Its disappointing, I hear you, and for me too, but their priorities seem to remain the same: story, graphics, choice and consequence, art quality in writing, music, and visual design. That's a tall order already to be industry leading. Game design, gameplay systems, and everything related to that, has always been a weak point in their games sadly. They're getting better, but its still not quite there. Its the first time they do 1st person, gun combat at all, driving, or a large city.
In a simple numerical example, let's say my expectations of cyberpunk's gameplay was 100
I wouldn't have cared or would have been satisfied enough if the game's actual gameplay was 50-80
But what i'm seeing on the trailers and gameplay footages are 20-40
that's why i feel so disappointed.
And with all the features being removed like vechile customization, trains etc etc
It's definitely not helping.
When you consider the hype we had for the game. Is it really unrealistic expectations?
Right, that sounds like an awful gap, I get it now. I'd say my expectations for gameplay are like 70/100, 100 being the best gameplay possible for this kind of game. And so far it seems like a 70 actually. Maybe less, maybe more, well to be precise in some places more, in some less. Let's not forget though, that gameplay quality does not always involve things that are easy to spot in footage, especially in an RPG.

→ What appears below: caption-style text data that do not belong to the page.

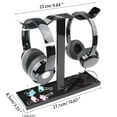 thumbnail image 6 of Protective Headphone Stand Holder New Supporting Bar Headrest Gaming for Head Headphone Support Stand Stable Hanger, 6 of 7
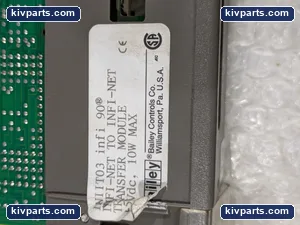 Bailey INIIT03 Controls – actual item, photo 3 of 4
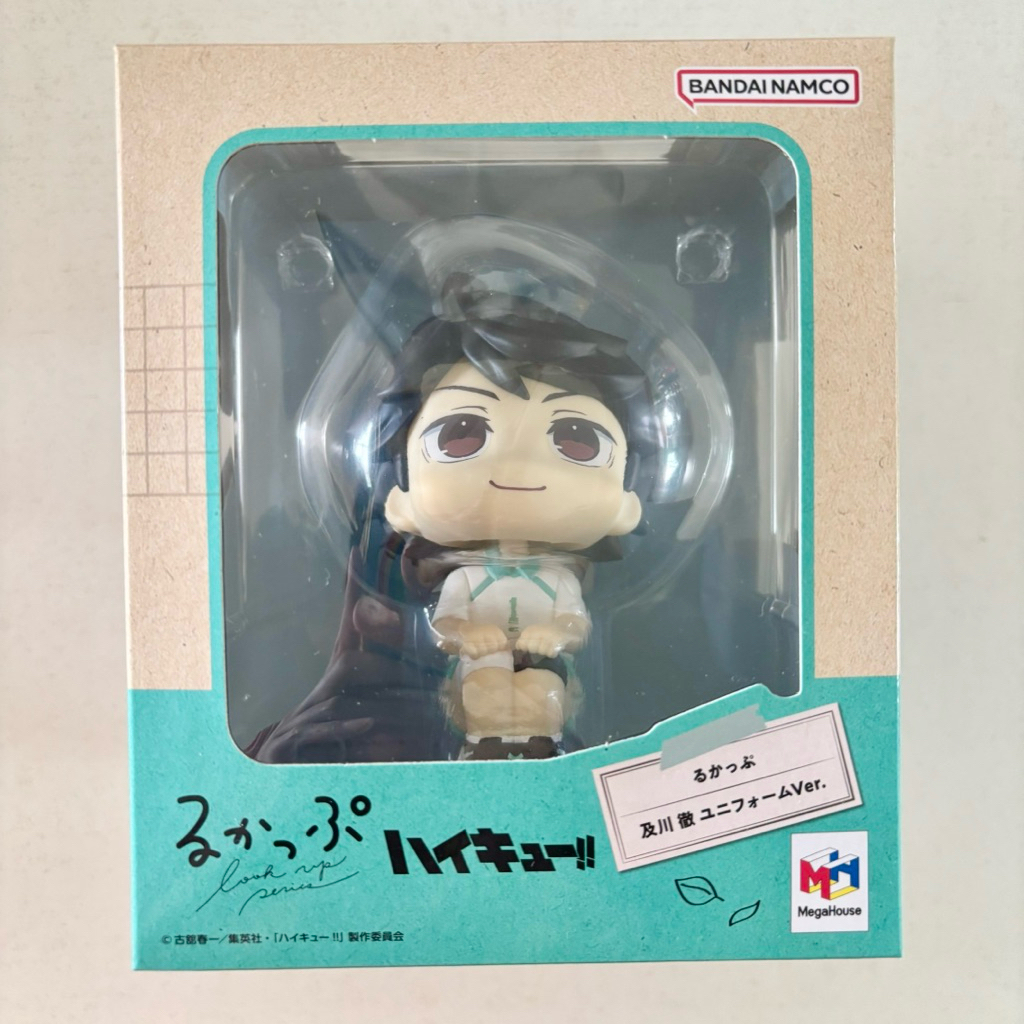 [มือ2] Look up จ๋อง ไฮคิว Haikyu Oikawa Tooru Uniform ver. โออิคาวะ โอย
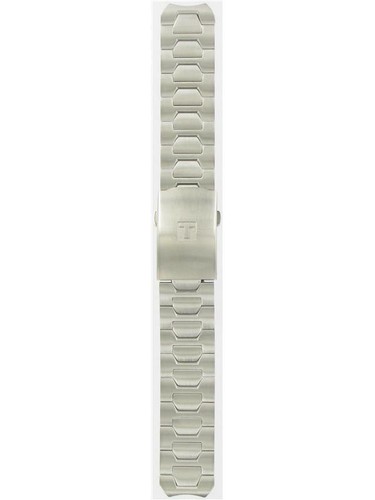 Tissot man 20mm silver tone - tissot,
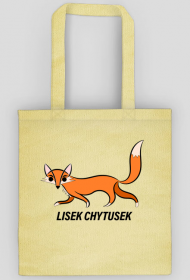 Lisek chytrusek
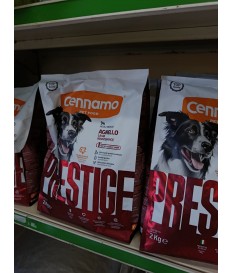 CROCCANTINI MANGIME PER CANI prestige agnello e patate da kg 2  monoproteico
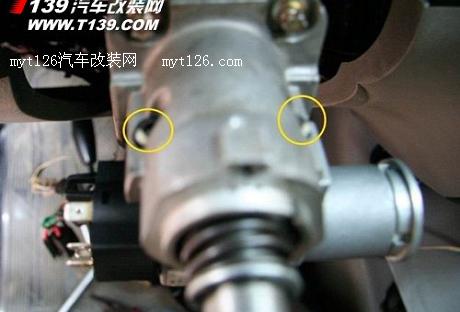 牛人自己动手 奇瑞QQ3改装电子助力 pic8 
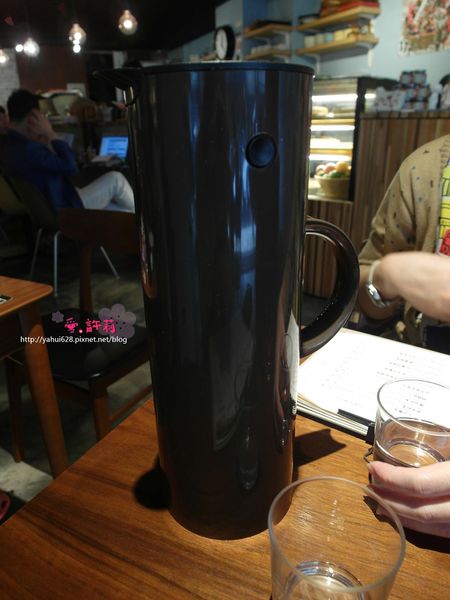 日常生活咖啡○許莉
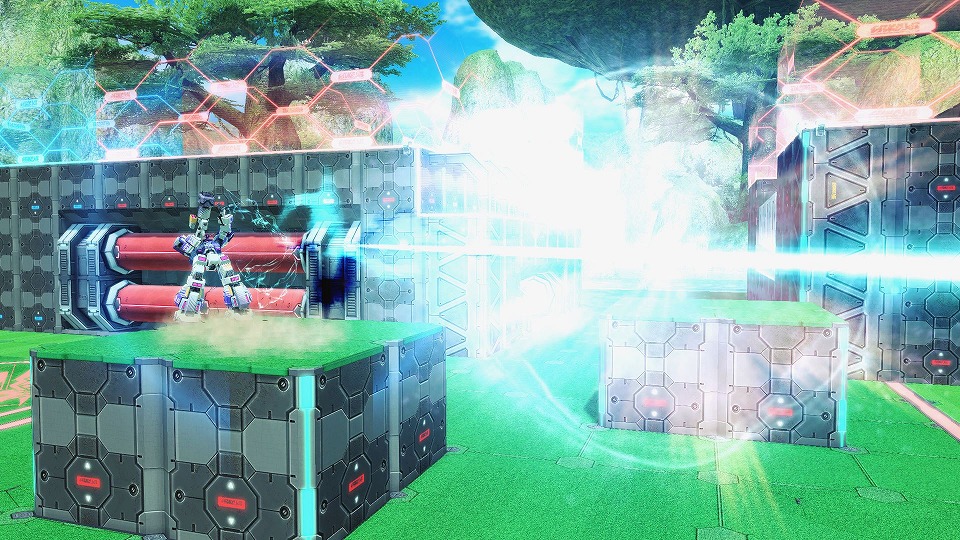 「ファンタシースターオンライン2」バトルアリーナにて「とある魔術の電脳戦機」コラボが開催！「ゆゆゆ」コラボACスクラッチも登場の画像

The hype discussion is very complex and interesting, cause CP2077 is a special game that blends many different kinds of expectations that very different gamers could have. But we all have our darlings, so it depends on what were the ones that carried the heaviest hype weight for you. If gameplay was it, then idk what to tell you, I think most people that know this company never had high hopes for its gameplay. Now if we talk about the other stuff... thats a another matter.
Additionally, in these 8 years we've been waiting, the project changed a lot, and information was sparse. Originally, what we knew about the og CP2077 was insane, a perhaps impossible to make game (for any current company, even Rockstar), and that gradually got more and more down to earth. Remember it was meant to be pretty close to the pnp game?, with mainly optional quests forming your unique char's story instead of an overpowering main story like most AAA rpgs, and even third person + 1st person were considered.
Then that changed completely, and it got closer and closer to a witcher 3 structure RPG even if it's still very different and more open. If you didn't keep up all these years with the news, or you didn't know exactly whats the project they're aiming to make in the last few years, I can imagine that the reality of it must be very hard to tolerate. But if you did follow all this stuff, then idk how you felt about it.
Was there ever any substantial indication or "promise" by CDPR themselves that they were going to make a game with excellent gameplay that's massively improved over TW3? To me there wasn't, but we all interpret stuff differently, so fair enough I can't say whether your expectations were unrealistic. Other than CDPR, it is true press and gamers overhyped this thing incredibly, so that makes it harder to get a grip of what the company actually meant and had the capacity to do.
I always pay close attention to what the devs say, and especially to what they DON'T say, that reveals the truth the same if not more.